Oh wow. Well this book certainly lives up to the title because it is an amazing story and I loved every page. It’s funny, at times intense and you never know which way it’s going to go next, or more to the point what Grace is going to do next. In fact, What Grace Did Next might have been a good title. Grace will make you laugh, sometimes she’ll shock you (but in a good way) which will make you cheer her on and shout ‘you go girl’. I loved one of the earlier scenes at the chemist’s. I won’t go into detail but I thought it typical and Grace’s response – brilliant! As you move on through the book, at times it can be incredibly moving, so a complete roller coaster of emotions all the way through.
I enjoyed the way the story flits back and forth in time. It starts off on the day Grace sets out to pick up a birthday cake she ordered for her daughters 16th birthday which she intends to deliver to her party and very much hopes her now estranged daughter Lotte will see her. Sometimes the story will go back one month to events that lead up to where Grace is now. Other times it will take us back years, to how she met her husband and to other events in Grace’s life. Slowly, slowly the story unravels to reveal the traumatic events that have happened over the years and culminates in the most moving, but quite exhilarating grand finale.
The book covers many family life situations, some of which, if not all, will have touched many readers lives.

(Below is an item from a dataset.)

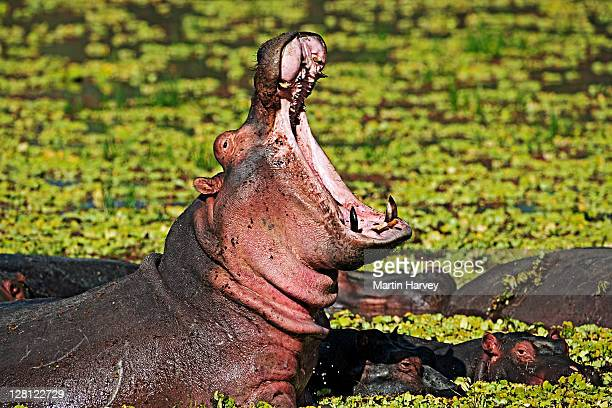 Hippopotamus (Hippopotamus amphibius) with mouth open in aggressive warning posture. In amongst water lettuce (Pistia stratiotes) Luangwa National Park. Zambia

Living with troublesome teenagers, facing divorce, going through the menopause, basically just trying to keep your head above water with everything life throws at us. It is told with humour, insight but above all there are some incredibly moving, emotional scenes too.
Just, what a book! I loved every page of it and wonder what this author could possibly come up with next to beat this one.
**To be posted to my blog close to publication date (eek, can't wait to share this book)**
It takes three timelines to tell the story of Grace Adams:
Now
Four months ago
Early 2000s
I found this to be a clever device, as keeps you wondering what can have happened for Grace’s life to have changed so dramatically from where things were back when Grace and her husband Ben first met to how they are in the present, when Grace is estranged from both her husband and their daughter.
I like to like the main characters in the books I read and I liked all of them here: Grace, her husband Ben and daughter Lotte, and I was very concerned for each of them, but especially for Grace’s mental state. Although I sometimes found her infuriating and wanted to shake some sense into her, I also felt a huge amount of sympathy and the shake should have turned into a big hug every time!
Grace Adams is having a BAD day. We follow Grace as she desperately tries to make her daughter’s birthday special after a bubbling over of family tensions have seen her family torn apart. Grace’s struggle with her hormones as she approaches menopause made for quite raw reading which was terrifying in its realness. Sometimes I find timeline hopping frustrating but I really enjoyed this book, thanks NetGalley!
On the other side of the Atlantic, we have writer Anne Tyler who beautifully depicts women at their midlife points who make deliberately instant but far-reaching decisions, and on this side of the Atlantic, we now have writer Fran Littlewood. In Amazing Grace Adams, we meet forty-something North Londoner Grace who is set on mending the fractured relationship with her estranged former husband Ben and teenage daughter Lotte. Grace’s mundane, innocent attempt to deliver a birthday cake to Lotte, who no longer lives with her, turns into an unforgettable snapshot in time when she suddenly exhibits all the signs of a momentous nervous breakdown, with melancholy, grief, self-loathing and introspection combining to demonstrate what a complex, fragile and sensitive character Grace is. Set over just one day in North London, this novel empathetically digs deeper in its exploration of these themes that have allowed a typical, fairly privileged family to become so fractured. Highly recommended! I wish to thank NetGalley and the publishers for the free-of-charge ARC they provided me with that enabled this honest and unbiased review.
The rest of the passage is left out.